■ **What this task involves**
Each line below should be repeated exactly, but no picture should be carried over.

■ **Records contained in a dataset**
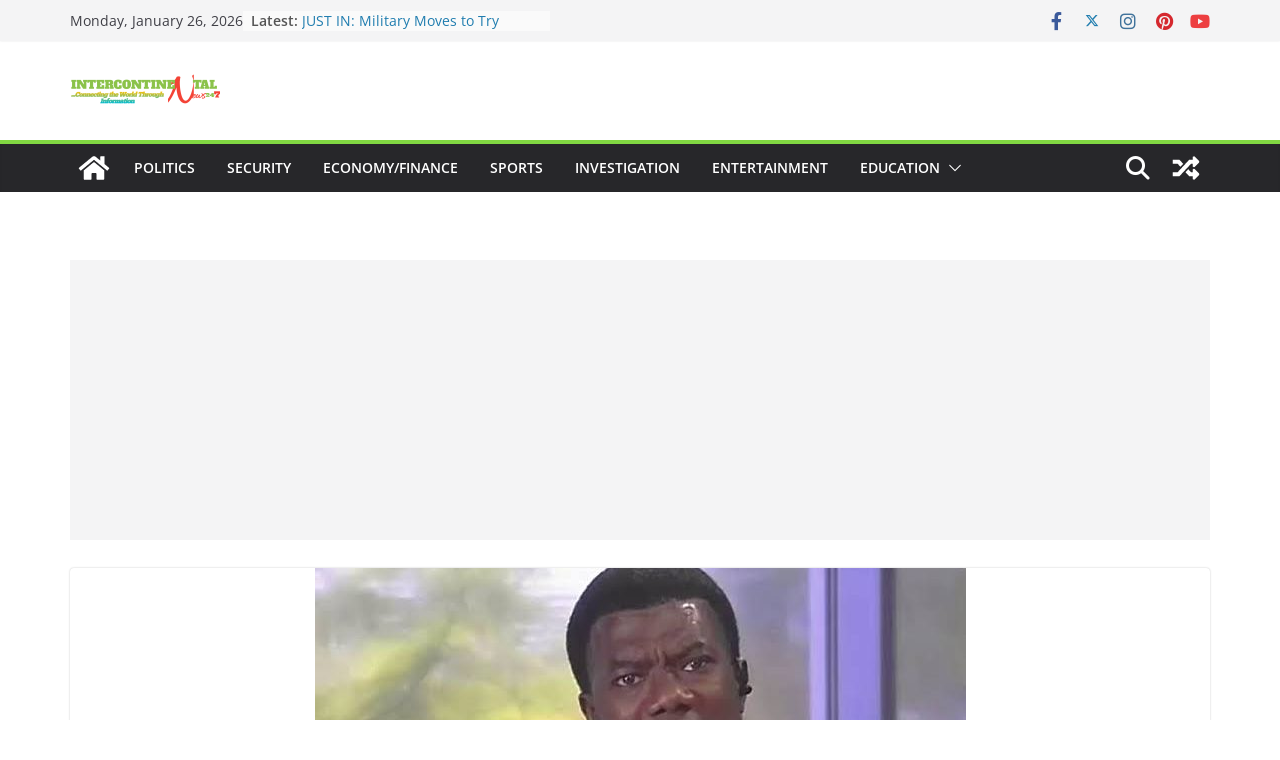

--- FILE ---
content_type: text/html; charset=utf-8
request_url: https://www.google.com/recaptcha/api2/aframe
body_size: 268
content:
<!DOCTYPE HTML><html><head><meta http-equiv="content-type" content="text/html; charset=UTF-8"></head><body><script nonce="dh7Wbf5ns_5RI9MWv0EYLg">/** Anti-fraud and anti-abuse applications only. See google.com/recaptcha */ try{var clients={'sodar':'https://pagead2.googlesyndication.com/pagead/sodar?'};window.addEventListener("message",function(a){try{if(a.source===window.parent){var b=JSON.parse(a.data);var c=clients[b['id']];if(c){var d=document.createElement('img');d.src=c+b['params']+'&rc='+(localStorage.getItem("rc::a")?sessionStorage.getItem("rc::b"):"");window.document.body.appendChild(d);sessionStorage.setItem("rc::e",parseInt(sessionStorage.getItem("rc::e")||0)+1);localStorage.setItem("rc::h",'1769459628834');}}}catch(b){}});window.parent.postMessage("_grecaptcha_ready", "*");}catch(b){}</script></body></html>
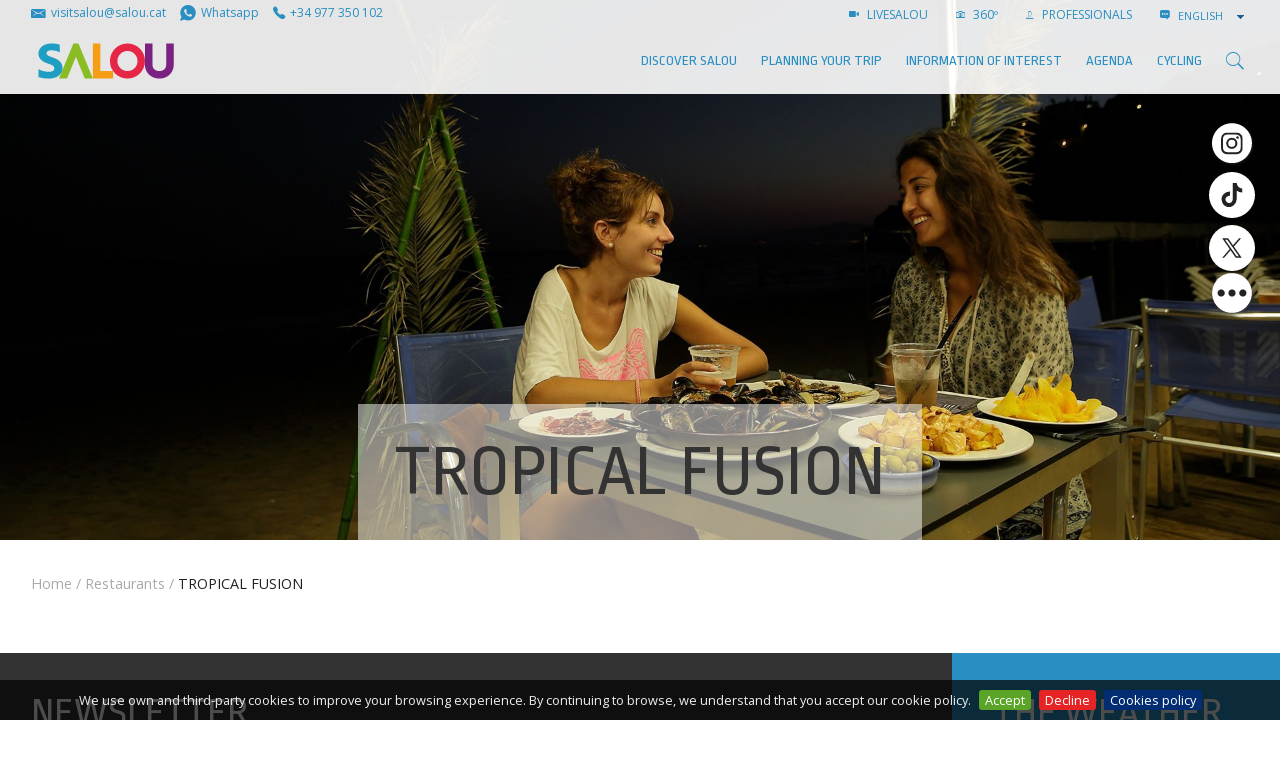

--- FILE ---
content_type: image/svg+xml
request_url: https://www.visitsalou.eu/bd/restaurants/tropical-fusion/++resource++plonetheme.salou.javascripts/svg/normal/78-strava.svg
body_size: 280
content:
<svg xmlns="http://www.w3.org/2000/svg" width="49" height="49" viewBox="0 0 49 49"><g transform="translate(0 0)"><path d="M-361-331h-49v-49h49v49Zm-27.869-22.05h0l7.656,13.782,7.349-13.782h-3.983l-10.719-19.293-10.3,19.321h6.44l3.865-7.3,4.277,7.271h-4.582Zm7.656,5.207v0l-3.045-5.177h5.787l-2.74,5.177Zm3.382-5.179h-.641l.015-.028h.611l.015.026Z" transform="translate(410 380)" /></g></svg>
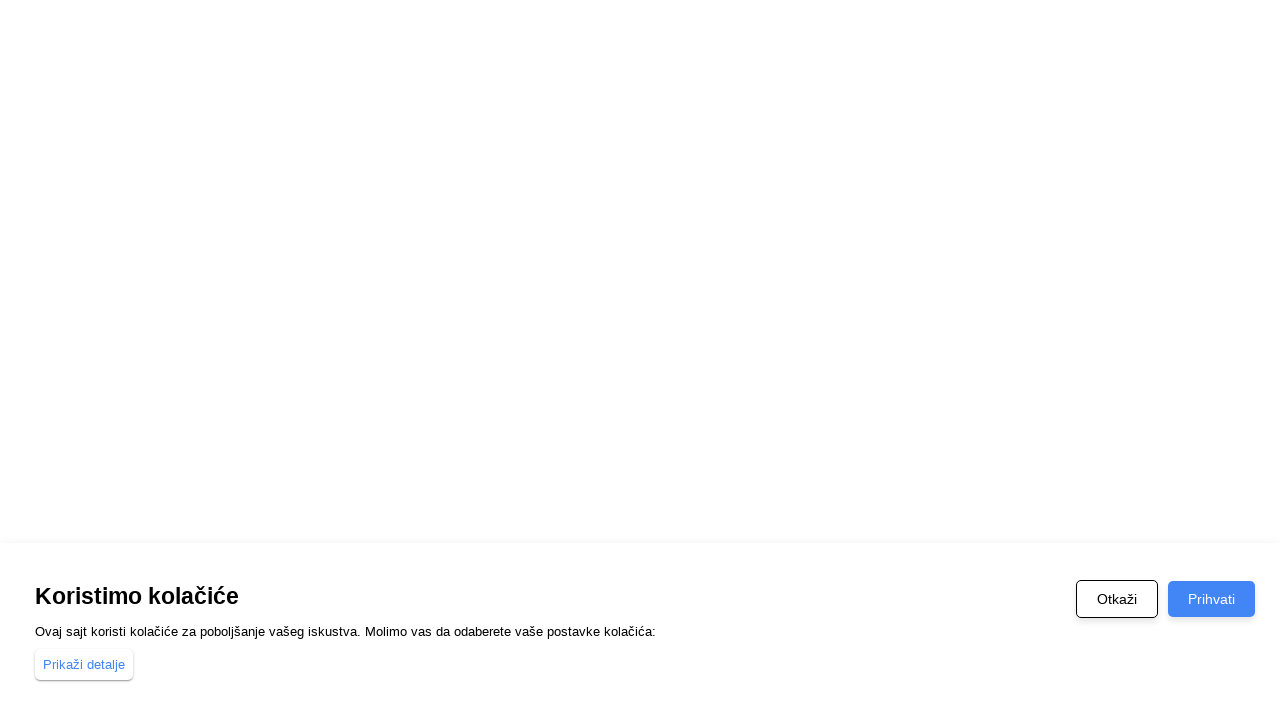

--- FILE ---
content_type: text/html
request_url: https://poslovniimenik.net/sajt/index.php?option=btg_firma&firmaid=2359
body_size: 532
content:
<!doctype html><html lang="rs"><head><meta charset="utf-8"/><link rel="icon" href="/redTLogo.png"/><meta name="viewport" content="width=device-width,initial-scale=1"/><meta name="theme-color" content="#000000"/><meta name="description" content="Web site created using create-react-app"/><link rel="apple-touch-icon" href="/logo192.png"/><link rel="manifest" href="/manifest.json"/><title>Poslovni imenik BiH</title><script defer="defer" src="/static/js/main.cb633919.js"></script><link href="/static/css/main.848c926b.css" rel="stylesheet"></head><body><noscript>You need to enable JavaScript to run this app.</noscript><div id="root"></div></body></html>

■ **Solution for this task**
--- FILE ---
content_type: text/html; charset=utf-8
request_url: https://www.google.com/recaptcha/api2/aframe
body_size: 268
content:
<!DOCTYPE HTML><html><head><meta http-equiv="content-type" content="text/html; charset=UTF-8"></head><body><script nonce="dh7Wbf5ns_5RI9MWv0EYLg">/** Anti-fraud and anti-abuse applications only. See google.com/recaptcha */ try{var clients={'sodar':'https://pagead2.googlesyndication.com/pagead/sodar?'};window.addEventListener("message",function(a){try{if(a.source===window.parent){var b=JSON.parse(a.data);var c=clients[b['id']];if(c){var d=document.createElement('img');d.src=c+b['params']+'&rc='+(localStorage.getItem("rc::a")?sessionStorage.getItem("rc::b"):"");window.document.body.appendChild(d);sessionStorage.setItem("rc::e",parseInt(sessionStorage.getItem("rc::e")||0)+1);localStorage.setItem("rc::h",'1769459628834');}}}catch(b){}});window.parent.postMessage("_grecaptcha_ready", "*");}catch(b){}</script></body></html>

--- FILE ---
content_type: image/svg+xml
request_url: https://www.visitsalou.eu/bd/restaurants/tropical-fusion/++resource++plonetheme.salou.javascripts/svg/normal/78-strava.svg
body_size: 280
content:
<svg xmlns="http://www.w3.org/2000/svg" width="49" height="49" viewBox="0 0 49 49"><g transform="translate(0 0)"><path d="M-361-331h-49v-49h49v49Zm-27.869-22.05h0l7.656,13.782,7.349-13.782h-3.983l-10.719-19.293-10.3,19.321h6.44l3.865-7.3,4.277,7.271h-4.582Zm7.656,5.207v0l-3.045-5.177h5.787l-2.74,5.177Zm3.382-5.179h-.641l.015-.028h.611l.015.026Z" transform="translate(410 380)" /></g></svg>

--- FILE ---
content_type: text/html
request_url: https://poslovniimenik.net/sajt/index.php?option=btg_firma&firmaid=2359
body_size: 532
content:
<!doctype html><html lang="rs"><head><meta charset="utf-8"/><link rel="icon" href="/redTLogo.png"/><meta name="viewport" content="width=device-width,initial-scale=1"/><meta name="theme-color" content="#000000"/><meta name="description" content="Web site created using create-react-app"/><link rel="apple-touch-icon" href="/logo192.png"/><link rel="manifest" href="/manifest.json"/><title>Poslovni imenik BiH</title><script defer="defer" src="/static/js/main.cb633919.js"></script><link href="/static/css/main.848c926b.css" rel="stylesheet"></head><body><noscript>You need to enable JavaScript to run this app.</noscript><div id="root"></div></body></html>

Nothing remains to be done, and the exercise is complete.